» AIM OF THE EXERCISE: Reproduce the complete listing without any deviation.

» RECORD EXCERPTS:
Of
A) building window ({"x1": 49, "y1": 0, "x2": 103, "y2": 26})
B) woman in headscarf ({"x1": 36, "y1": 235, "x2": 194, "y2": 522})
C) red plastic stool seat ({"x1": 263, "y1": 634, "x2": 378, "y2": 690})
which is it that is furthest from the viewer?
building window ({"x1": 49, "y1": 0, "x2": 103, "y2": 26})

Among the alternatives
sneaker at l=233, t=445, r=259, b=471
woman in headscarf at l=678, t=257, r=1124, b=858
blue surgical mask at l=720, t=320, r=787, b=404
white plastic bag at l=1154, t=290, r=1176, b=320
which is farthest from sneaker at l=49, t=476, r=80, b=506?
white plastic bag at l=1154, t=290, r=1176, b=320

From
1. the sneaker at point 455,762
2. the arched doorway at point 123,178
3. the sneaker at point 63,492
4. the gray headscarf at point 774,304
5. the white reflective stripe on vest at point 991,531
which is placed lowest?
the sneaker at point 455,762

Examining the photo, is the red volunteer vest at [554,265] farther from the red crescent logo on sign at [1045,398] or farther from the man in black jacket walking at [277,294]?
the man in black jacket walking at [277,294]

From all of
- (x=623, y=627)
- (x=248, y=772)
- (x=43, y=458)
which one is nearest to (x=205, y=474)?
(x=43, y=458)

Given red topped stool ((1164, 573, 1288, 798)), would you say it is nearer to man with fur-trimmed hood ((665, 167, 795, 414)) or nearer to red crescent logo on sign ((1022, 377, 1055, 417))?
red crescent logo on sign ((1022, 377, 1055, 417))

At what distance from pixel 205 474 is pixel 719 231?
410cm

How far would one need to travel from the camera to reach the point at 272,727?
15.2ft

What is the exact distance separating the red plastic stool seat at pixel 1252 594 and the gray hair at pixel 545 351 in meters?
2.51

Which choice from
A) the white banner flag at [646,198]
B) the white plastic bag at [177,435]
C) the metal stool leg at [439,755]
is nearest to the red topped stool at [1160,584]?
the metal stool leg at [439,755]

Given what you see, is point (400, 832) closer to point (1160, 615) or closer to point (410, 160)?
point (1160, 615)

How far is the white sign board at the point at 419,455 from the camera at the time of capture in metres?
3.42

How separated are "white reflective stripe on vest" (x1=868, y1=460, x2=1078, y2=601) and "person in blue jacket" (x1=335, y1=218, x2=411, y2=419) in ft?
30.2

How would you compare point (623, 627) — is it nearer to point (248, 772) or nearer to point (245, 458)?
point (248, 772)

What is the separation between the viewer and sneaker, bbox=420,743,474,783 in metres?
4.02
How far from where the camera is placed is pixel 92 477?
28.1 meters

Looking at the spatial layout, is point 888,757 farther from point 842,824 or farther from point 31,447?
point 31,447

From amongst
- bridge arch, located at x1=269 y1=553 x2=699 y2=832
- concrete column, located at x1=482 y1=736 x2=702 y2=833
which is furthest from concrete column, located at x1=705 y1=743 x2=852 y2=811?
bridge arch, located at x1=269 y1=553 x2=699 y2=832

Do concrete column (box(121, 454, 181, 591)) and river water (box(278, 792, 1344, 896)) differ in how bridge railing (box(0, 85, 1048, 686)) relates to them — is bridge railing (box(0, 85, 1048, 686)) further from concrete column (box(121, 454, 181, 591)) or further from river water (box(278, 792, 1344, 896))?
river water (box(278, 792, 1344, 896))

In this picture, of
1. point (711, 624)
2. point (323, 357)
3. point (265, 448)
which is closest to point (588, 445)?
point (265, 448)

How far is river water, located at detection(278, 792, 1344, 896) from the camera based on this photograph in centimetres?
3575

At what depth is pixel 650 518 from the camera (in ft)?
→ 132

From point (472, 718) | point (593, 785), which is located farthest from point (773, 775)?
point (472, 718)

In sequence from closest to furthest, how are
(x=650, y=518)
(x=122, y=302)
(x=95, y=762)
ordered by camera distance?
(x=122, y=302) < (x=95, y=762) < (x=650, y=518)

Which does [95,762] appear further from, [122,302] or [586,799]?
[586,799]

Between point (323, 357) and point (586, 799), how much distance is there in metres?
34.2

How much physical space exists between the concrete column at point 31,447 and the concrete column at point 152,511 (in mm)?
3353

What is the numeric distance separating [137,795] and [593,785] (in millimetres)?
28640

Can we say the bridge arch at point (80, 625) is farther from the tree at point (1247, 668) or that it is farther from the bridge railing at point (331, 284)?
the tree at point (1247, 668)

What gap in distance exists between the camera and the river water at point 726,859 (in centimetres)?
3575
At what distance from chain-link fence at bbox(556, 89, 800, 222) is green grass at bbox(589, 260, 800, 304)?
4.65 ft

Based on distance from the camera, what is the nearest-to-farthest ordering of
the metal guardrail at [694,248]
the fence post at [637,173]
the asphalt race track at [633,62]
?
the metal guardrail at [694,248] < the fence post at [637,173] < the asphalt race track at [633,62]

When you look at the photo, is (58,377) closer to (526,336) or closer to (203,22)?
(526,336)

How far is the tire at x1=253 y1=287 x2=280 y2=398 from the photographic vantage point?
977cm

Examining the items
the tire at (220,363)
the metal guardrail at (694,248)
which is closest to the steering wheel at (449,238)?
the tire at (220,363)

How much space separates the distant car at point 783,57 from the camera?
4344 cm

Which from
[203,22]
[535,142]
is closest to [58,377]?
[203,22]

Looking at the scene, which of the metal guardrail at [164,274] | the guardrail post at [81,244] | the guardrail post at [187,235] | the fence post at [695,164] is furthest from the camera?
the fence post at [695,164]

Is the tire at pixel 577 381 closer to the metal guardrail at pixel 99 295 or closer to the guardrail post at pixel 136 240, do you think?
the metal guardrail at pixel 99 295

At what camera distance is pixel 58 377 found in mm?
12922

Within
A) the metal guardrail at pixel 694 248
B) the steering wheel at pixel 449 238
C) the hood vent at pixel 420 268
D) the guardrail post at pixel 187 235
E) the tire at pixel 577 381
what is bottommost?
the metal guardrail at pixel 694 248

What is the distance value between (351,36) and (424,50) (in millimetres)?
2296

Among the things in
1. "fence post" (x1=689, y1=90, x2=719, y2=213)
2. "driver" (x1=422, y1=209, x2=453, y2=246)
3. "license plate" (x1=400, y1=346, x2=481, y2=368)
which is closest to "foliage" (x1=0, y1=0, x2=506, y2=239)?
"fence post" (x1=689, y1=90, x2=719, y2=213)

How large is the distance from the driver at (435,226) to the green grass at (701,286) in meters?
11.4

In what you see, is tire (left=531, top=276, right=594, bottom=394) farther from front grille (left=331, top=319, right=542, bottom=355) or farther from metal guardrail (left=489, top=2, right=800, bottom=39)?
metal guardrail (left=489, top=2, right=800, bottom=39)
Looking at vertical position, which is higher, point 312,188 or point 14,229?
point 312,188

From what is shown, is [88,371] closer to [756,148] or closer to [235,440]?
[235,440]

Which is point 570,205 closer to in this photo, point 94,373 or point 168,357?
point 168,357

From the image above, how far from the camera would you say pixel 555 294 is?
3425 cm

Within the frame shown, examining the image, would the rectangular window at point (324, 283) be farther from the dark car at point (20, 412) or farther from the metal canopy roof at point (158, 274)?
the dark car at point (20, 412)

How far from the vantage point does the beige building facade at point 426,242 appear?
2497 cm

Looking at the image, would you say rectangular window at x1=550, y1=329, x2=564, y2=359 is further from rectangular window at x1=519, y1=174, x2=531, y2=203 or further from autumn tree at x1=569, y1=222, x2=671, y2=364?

» SOLUTION BELOW:
Of
A) building window ({"x1": 49, "y1": 0, "x2": 103, "y2": 26})
B) woman in headscarf ({"x1": 36, "y1": 235, "x2": 194, "y2": 522})
C) red plastic stool seat ({"x1": 263, "y1": 634, "x2": 378, "y2": 690})
which is it that is furthest from the viewer?
building window ({"x1": 49, "y1": 0, "x2": 103, "y2": 26})

Among the alternatives
sneaker at l=233, t=445, r=259, b=471
woman in headscarf at l=678, t=257, r=1124, b=858
blue surgical mask at l=720, t=320, r=787, b=404
white plastic bag at l=1154, t=290, r=1176, b=320
which is farthest from sneaker at l=49, t=476, r=80, b=506?
white plastic bag at l=1154, t=290, r=1176, b=320

From
1. the sneaker at point 455,762
2. the arched doorway at point 123,178
3. the sneaker at point 63,492
4. the gray headscarf at point 774,304
5. the white reflective stripe on vest at point 991,531
which is placed lowest?
the sneaker at point 455,762

Examining the photo, is the red volunteer vest at [554,265] farther from the red crescent logo on sign at [1045,398] or farther from the man in black jacket walking at [277,294]?
the man in black jacket walking at [277,294]

From all of
- (x=623, y=627)
- (x=248, y=772)
- (x=43, y=458)
which one is nearest to (x=205, y=474)?
(x=43, y=458)

Given red topped stool ((1164, 573, 1288, 798)), would you say it is nearer to man with fur-trimmed hood ((665, 167, 795, 414)) or nearer to red crescent logo on sign ((1022, 377, 1055, 417))?
red crescent logo on sign ((1022, 377, 1055, 417))

At what distance from pixel 205 474 is pixel 719 231?
410cm

How far would one need to travel from the camera to reach the point at 272,727?
15.2ft

What is the exact distance separating the red plastic stool seat at pixel 1252 594 and the gray hair at pixel 545 351 in meters?
2.51

Which choice from
A) the white banner flag at [646,198]
B) the white plastic bag at [177,435]
C) the metal stool leg at [439,755]
is nearest to the red topped stool at [1160,584]?
the metal stool leg at [439,755]

Given what you see, is point (400, 832) closer to point (1160, 615) or closer to point (410, 160)?
point (1160, 615)

How far is the white sign board at the point at 419,455 from the camera at the time of capture in metres?
3.42

How separated are "white reflective stripe on vest" (x1=868, y1=460, x2=1078, y2=601) and "person in blue jacket" (x1=335, y1=218, x2=411, y2=419) in ft?
30.2

How would you compare point (623, 627) — is it nearer to point (248, 772) or nearer to point (245, 458)?
point (248, 772)

What is the separation between the viewer and sneaker, bbox=420,743,474,783 in metres?
4.02
How far from where the camera is placed is pixel 92 477?
28.1 meters

Looking at the spatial layout, is point 888,757 farther from point 842,824 or farther from point 31,447?
point 31,447

From amongst
- bridge arch, located at x1=269 y1=553 x2=699 y2=832
- concrete column, located at x1=482 y1=736 x2=702 y2=833
which is furthest from concrete column, located at x1=705 y1=743 x2=852 y2=811?
bridge arch, located at x1=269 y1=553 x2=699 y2=832

Do concrete column (box(121, 454, 181, 591)) and river water (box(278, 792, 1344, 896)) differ in how bridge railing (box(0, 85, 1048, 686)) relates to them — is bridge railing (box(0, 85, 1048, 686)) further from concrete column (box(121, 454, 181, 591)) or further from river water (box(278, 792, 1344, 896))?
river water (box(278, 792, 1344, 896))

In this picture, of
1. point (711, 624)
2. point (323, 357)
3. point (265, 448)
which is closest to point (588, 445)?
point (265, 448)

How far is river water, located at detection(278, 792, 1344, 896) from the camera based on this photograph in centimetres?
3575

At what depth is pixel 650 518 from the camera (in ft)?
→ 132

From point (472, 718) | point (593, 785), which is located farthest from point (773, 775)?
point (472, 718)

In sequence from closest to furthest, how are
(x=650, y=518)
(x=122, y=302)
(x=95, y=762)
ordered by camera distance?
(x=122, y=302) < (x=95, y=762) < (x=650, y=518)

Which does [95,762] appear further from, [122,302] or [586,799]?
[586,799]

Between point (323, 357) and point (586, 799), how much distance is there in metres?
34.2

How much physical space exists between the concrete column at point 31,447 and the concrete column at point 152,511 (in mm)?
3353

What is the numeric distance separating [137,795] and [593,785] (in millimetres)?
28640

Can we say the bridge arch at point (80, 625) is farther from the tree at point (1247, 668) or that it is farther from the bridge railing at point (331, 284)?
the tree at point (1247, 668)

What gap in distance exists between the camera and the river water at point 726,859 (in centimetres)?
3575
At what distance from chain-link fence at bbox(556, 89, 800, 222) is green grass at bbox(589, 260, 800, 304)?
4.65 ft

Based on distance from the camera, what is the nearest-to-farthest ordering of
the metal guardrail at [694,248]
the fence post at [637,173]
the asphalt race track at [633,62]
?
the metal guardrail at [694,248] < the fence post at [637,173] < the asphalt race track at [633,62]

When you look at the photo, is (58,377) closer to (526,336) or closer to (203,22)?
(526,336)

How far is the tire at x1=253 y1=287 x2=280 y2=398 from the photographic vantage point?
977cm

Examining the items
the tire at (220,363)
the metal guardrail at (694,248)
which is closest to the steering wheel at (449,238)?
the tire at (220,363)

How much space separates the distant car at point 783,57 from the camera?
4344 cm

Which from
[203,22]
[535,142]
is closest to [58,377]?
[203,22]

Looking at the scene, which of the metal guardrail at [164,274] | the guardrail post at [81,244] | the guardrail post at [187,235] | the fence post at [695,164] is furthest from the camera?
the fence post at [695,164]

Is the tire at pixel 577 381 closer to the metal guardrail at pixel 99 295 or closer to the guardrail post at pixel 136 240, do you think?
the metal guardrail at pixel 99 295

At what camera distance is pixel 58 377 found in mm?
12922

Within
A) the metal guardrail at pixel 694 248
B) the steering wheel at pixel 449 238
C) the hood vent at pixel 420 268
D) the guardrail post at pixel 187 235
E) the tire at pixel 577 381
what is bottommost?
the metal guardrail at pixel 694 248

What is the distance value between (351,36) and (424,50) (in millimetres)?
2296

Among the things in
1. "fence post" (x1=689, y1=90, x2=719, y2=213)
2. "driver" (x1=422, y1=209, x2=453, y2=246)
3. "license plate" (x1=400, y1=346, x2=481, y2=368)
which is closest to "foliage" (x1=0, y1=0, x2=506, y2=239)?
"fence post" (x1=689, y1=90, x2=719, y2=213)

How large is the distance from the driver at (435,226) to the green grass at (701,286) in meters?
11.4

In what you see, is tire (left=531, top=276, right=594, bottom=394) farther from front grille (left=331, top=319, right=542, bottom=355) or farther from metal guardrail (left=489, top=2, right=800, bottom=39)?
metal guardrail (left=489, top=2, right=800, bottom=39)
Looking at vertical position, which is higher, point 312,188 or point 14,229?
point 312,188

From what is shown, is [88,371] closer to [756,148] or closer to [235,440]?
[235,440]

Which is point 570,205 closer to in this photo, point 94,373 or point 168,357?
point 168,357

From the image above, how far from the camera would you say pixel 555 294 is?
3425 cm

Within the frame shown, examining the image, would the rectangular window at point (324, 283) be farther from the dark car at point (20, 412) or farther from the metal canopy roof at point (158, 274)?
the dark car at point (20, 412)

How far from the vantage point does the beige building facade at point 426,242 appear?
2497 cm

Looking at the image, would you say rectangular window at x1=550, y1=329, x2=564, y2=359 is further from rectangular window at x1=519, y1=174, x2=531, y2=203 or further from autumn tree at x1=569, y1=222, x2=671, y2=364?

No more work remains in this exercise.